In normal operation, motors do get warm. That is expected. The goal is not to eliminate heat but to identify abnormal heat, especially heat that is:
- Higher than the motor’s normal baseline
- Rising over time under similar operating conditions
- Uneven across phases or components
- Concentrated in a specific area (a “hot spot”)
The real value of thermography is that it helps you spot patterns that do not match normal behavior.
What IR Thermography Can and Can’t Tell You
Infrared thermography is powerful, but it is not magic. It shows surface temperature patterns, not internal winding temperature directly. It can identify where heat is building up and help infer likely causes, but interpretation matters.
IR works best as a screening and prioritization tool. It helps answer questions like:
- Where is the abnormal heat?
- How severe is it compared to similar components?
- Is this a new issue or a repeat condition?
- Should this be fixed immediately, scheduled, or monitored?
To get reliable results, inspections should consider load, ambient conditions, distance, viewing angle, and surface emissivity. The best programs document those conditions so temperature findings make sense in context.

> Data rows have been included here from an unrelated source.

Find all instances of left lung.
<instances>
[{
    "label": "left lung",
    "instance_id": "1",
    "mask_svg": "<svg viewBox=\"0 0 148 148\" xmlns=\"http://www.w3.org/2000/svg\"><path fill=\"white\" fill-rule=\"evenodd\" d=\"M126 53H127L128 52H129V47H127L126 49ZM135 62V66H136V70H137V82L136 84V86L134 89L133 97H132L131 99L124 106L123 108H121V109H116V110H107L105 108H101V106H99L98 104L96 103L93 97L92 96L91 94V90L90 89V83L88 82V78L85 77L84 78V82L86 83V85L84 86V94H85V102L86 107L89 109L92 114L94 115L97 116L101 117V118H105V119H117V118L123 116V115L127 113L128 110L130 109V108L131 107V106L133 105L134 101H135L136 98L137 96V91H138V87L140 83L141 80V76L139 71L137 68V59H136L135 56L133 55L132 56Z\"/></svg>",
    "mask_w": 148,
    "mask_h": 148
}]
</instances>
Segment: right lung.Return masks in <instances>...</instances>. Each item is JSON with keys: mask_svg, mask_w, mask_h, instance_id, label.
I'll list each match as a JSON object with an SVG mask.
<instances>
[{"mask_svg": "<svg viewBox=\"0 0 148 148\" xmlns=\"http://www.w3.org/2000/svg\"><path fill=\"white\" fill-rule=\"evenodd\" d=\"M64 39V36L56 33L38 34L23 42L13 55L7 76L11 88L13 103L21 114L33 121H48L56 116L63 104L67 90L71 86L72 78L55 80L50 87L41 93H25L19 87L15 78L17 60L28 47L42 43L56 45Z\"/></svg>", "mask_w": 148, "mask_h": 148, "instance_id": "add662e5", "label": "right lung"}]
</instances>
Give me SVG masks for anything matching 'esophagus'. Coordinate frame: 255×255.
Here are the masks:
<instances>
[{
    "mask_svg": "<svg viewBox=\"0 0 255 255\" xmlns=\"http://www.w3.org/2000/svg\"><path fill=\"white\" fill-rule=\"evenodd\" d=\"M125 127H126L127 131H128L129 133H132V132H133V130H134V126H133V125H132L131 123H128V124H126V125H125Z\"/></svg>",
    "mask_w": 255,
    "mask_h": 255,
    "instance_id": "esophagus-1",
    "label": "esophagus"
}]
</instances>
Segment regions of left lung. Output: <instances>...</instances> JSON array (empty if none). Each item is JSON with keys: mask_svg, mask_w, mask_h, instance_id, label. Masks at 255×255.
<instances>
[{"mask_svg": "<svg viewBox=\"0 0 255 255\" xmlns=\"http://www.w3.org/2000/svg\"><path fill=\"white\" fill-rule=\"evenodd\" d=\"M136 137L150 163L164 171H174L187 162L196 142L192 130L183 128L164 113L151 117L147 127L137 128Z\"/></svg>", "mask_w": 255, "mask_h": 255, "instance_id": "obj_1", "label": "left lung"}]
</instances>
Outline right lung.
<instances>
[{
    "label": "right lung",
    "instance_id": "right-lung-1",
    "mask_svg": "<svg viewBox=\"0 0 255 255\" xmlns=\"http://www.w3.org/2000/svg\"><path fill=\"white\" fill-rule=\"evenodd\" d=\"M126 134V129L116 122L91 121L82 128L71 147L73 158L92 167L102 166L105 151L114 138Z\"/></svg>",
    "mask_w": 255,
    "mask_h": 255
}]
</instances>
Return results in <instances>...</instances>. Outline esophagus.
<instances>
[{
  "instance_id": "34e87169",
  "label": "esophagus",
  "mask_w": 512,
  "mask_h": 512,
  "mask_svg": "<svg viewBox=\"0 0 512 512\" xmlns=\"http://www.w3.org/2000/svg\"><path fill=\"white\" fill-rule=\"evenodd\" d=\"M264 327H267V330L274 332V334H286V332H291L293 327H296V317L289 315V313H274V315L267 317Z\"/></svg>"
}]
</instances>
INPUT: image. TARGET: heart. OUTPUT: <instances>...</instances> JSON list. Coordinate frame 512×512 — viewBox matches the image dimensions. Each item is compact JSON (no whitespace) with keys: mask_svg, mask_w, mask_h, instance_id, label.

How Infrared Thermography Works for Motor Reliability
An IR inspection combines two things:
- Thermal imaging that reveals temperature patterns visually
- Non-contact temperature measurement that quantifies the observed conditions
For motors, the inspection usually extends beyond the motor housing itself. Many failures that “look like motor failures” actually begin in the system around the motor, such as:
- MCC buckets, breakers, disconnects, and terminals
- Power distribution and control panels
- Cable terminations and lugs
- Starters, contactors, and overload devices
- Couplings and driven components that create mechanical load
The most useful IR inspections happen when equipment is operating under normal or representative load. Heat signatures are far easier to interpret when the system is doing real work.
A well-run inspection also produces clear documentation, typically including thermal images, visible-light reference images, measured temperatures, severity evaluation, and recommended corrective actions. The goal is not just to find problems but to make it easy for maintenance teams to act on them.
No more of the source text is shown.